(Perguntas espaciais sobre cenas)
________
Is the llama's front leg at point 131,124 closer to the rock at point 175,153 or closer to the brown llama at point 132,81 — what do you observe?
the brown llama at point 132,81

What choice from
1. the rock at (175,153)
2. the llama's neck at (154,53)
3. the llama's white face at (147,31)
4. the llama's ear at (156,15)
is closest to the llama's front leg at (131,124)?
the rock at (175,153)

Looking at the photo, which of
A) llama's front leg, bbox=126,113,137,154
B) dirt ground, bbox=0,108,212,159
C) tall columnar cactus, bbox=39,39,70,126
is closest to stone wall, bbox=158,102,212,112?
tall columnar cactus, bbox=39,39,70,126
________
O que fazer =
Copie todos os registros acima, do primeiro ao último, sem mudar nada.

Resposta escrita =
Is the llama's front leg at point 131,124 closer to the rock at point 175,153 or closer to the brown llama at point 132,81 — what do you observe?
the brown llama at point 132,81

What choice from
1. the rock at (175,153)
2. the llama's neck at (154,53)
3. the llama's white face at (147,31)
4. the llama's ear at (156,15)
is closest to the llama's front leg at (131,124)?
the rock at (175,153)

Looking at the photo, which of
A) llama's front leg, bbox=126,113,137,154
B) dirt ground, bbox=0,108,212,159
C) tall columnar cactus, bbox=39,39,70,126
is closest to stone wall, bbox=158,102,212,112?
tall columnar cactus, bbox=39,39,70,126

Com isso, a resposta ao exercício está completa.